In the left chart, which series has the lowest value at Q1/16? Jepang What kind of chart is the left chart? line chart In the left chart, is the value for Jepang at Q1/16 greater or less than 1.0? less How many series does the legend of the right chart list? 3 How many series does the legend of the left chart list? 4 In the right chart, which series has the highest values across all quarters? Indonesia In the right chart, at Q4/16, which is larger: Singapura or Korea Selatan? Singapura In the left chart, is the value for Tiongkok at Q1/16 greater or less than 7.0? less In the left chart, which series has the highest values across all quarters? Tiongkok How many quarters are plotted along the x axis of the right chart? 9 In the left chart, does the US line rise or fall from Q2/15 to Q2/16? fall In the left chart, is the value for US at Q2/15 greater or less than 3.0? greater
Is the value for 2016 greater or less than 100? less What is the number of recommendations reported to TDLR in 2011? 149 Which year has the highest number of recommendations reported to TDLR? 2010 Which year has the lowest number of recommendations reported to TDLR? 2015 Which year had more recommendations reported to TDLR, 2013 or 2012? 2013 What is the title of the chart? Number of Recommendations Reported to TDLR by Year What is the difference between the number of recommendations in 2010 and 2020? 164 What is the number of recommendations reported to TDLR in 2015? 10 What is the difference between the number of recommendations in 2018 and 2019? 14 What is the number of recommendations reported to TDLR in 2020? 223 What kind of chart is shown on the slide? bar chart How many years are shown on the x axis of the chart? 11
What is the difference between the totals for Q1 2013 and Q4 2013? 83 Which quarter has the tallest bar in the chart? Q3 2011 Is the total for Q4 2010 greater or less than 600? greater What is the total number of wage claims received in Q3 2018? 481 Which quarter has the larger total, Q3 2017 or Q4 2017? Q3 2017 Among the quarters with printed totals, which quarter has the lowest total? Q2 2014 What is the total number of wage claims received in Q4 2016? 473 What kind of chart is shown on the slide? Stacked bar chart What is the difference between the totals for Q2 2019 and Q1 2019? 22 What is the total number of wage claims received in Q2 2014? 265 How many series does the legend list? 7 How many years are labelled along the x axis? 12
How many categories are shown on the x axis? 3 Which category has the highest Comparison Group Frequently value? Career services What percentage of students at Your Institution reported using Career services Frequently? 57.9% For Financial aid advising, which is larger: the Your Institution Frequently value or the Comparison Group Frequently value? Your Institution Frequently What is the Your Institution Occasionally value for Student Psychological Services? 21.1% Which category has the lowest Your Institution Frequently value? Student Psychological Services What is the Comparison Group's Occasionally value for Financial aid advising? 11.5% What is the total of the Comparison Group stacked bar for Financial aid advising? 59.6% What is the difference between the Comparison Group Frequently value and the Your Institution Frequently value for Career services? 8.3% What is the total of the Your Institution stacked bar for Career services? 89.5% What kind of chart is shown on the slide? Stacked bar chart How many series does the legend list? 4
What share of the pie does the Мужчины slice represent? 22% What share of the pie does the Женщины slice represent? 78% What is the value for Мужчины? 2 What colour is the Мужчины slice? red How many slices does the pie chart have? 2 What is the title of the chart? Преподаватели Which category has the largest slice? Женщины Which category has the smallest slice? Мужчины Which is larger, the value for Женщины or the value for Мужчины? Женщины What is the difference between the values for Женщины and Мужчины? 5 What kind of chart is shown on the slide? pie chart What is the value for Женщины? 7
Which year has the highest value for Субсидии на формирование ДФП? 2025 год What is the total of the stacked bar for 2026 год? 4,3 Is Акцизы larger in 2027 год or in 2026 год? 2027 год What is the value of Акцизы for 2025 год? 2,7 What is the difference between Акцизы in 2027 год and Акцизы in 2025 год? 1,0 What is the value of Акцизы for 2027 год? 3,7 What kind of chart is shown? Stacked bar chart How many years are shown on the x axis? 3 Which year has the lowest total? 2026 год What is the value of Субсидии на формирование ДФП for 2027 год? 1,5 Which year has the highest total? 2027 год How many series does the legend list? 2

Your goal:
Write out all six records above again, word for word, with nothing changed, added, or left out.

Task solution:
In the left chart, which series has the lowest value at Q1/16? Jepang What kind of chart is the left chart? line chart In the left chart, is the value for Jepang at Q1/16 greater or less than 1.0? less How many series does the legend of the right chart list? 3 How many series does the legend of the left chart list? 4 In the right chart, which series has the highest values across all quarters? Indonesia In the right chart, at Q4/16, which is larger: Singapura or Korea Selatan? Singapura In the left chart, is the value for Tiongkok at Q1/16 greater or less than 7.0? less In the left chart, which series has the highest values across all quarters? Tiongkok How many quarters are plotted along the x axis of the right chart? 9 In the left chart, does the US line rise or fall from Q2/15 to Q2/16? fall In the left chart, is the value for US at Q2/15 greater or less than 3.0? greater
Is the value for 2016 greater or less than 100? less What is the number of recommendations reported to TDLR in 2011? 149 Which year has the highest number of recommendations reported to TDLR? 2010 Which year has the lowest number of recommendations reported to TDLR? 2015 Which year had more recommendations reported to TDLR, 2013 or 2012? 2013 What is the title of the chart? Number of Recommendations Reported to TDLR by Year What is the difference between the number of recommendations in 2010 and 2020? 164 What is the number of recommendations reported to TDLR in 2015? 10 What is the difference between the number of recommendations in 2018 and 2019? 14 What is the number of recommendations reported to TDLR in 2020? 223 What kind of chart is shown on the slide? bar chart How many years are shown on the x axis of the chart? 11
What is the difference between the totals for Q1 2013 and Q4 2013? 83 Which quarter has the tallest bar in the chart? Q3 2011 Is the total for Q4 2010 greater or less than 600? greater What is the total number of wage claims received in Q3 2018? 481 Which quarter has the larger total, Q3 2017 or Q4 2017? Q3 2017 Among the quarters with printed totals, which quarter has the lowest total? Q2 2014 What is the total number of wage claims received in Q4 2016? 473 What kind of chart is shown on the slide? Stacked bar chart What is the difference between the totals for Q2 2019 and Q1 2019? 22 What is the total number of wage claims received in Q2 2014? 265 How many series does the legend list? 7 How many years are labelled along the x axis? 12
How many categories are shown on the x axis? 3 Which category has the highest Comparison Group Frequently value? Career services What percentage of students at Your Institution reported using Career services Frequently? 57.9% For Financial aid advising, which is larger: the Your Institution Frequently value or the Comparison Group Frequently value? Your Institution Frequently What is the Your Institution Occasionally value for Student Psychological Services? 21.1% Which category has the lowest Your Institution Frequently value? Student Psychological Services What is the Comparison Group's Occasionally value for Financial aid advising? 11.5% What is the total of the Comparison Group stacked bar for Financial aid advising? 59.6% What is the difference between the Comparison Group Frequently value and the Your Institution Frequently value for Career services? 8.3% What is the total of the Your Institution stacked bar for Career services? 89.5% What kind of chart is shown on the slide? Stacked bar chart How many series does the legend list? 4
What share of the pie does the Мужчины slice represent? 22% What share of the pie does the Женщины slice represent? 78% What is the value for Мужчины? 2 What colour is the Мужчины slice? red How many slices does the pie chart have? 2 What is the title of the chart? Преподаватели Which category has the largest slice? Женщины Which category has the smallest slice? Мужчины Which is larger, the value for Женщины or the value for Мужчины? Женщины What is the difference between the values for Женщины and Мужчины? 5 What kind of chart is shown on the slide? pie chart What is the value for Женщины? 7
Which year has the highest value for Субсидии на формирование ДФП? 2025 год What is the total of the stacked bar for 2026 год? 4,3 Is Акцизы larger in 2027 год or in 2026 год? 2027 год What is the value of Акцизы for 2025 год? 2,7 What is the difference between Акцизы in 2027 год and Акцизы in 2025 год? 1,0 What is the value of Акцизы for 2027 год? 3,7 What kind of chart is shown? Stacked bar chart How many years are shown on the x axis? 3 Which year has the lowest total? 2026 год What is the value of Субсидии на формирование ДФП for 2027 год? 1,5 Which year has the highest total? 2027 год How many series does the legend list? 2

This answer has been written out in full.